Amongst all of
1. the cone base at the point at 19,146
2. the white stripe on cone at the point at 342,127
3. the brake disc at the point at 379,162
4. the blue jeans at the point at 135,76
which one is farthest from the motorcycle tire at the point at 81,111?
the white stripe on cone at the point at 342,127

.....

Copia tal cual las líneas desde la primera de los datos hasta la que contiene "which one is", esta incluida.

• _Resultado del ejercicio_
Amongst all of
1. the cone base at the point at 19,146
2. the white stripe on cone at the point at 342,127
3. the brake disc at the point at 379,162
4. the blue jeans at the point at 135,76
which one is farthest from the motorcycle tire at the point at 81,111?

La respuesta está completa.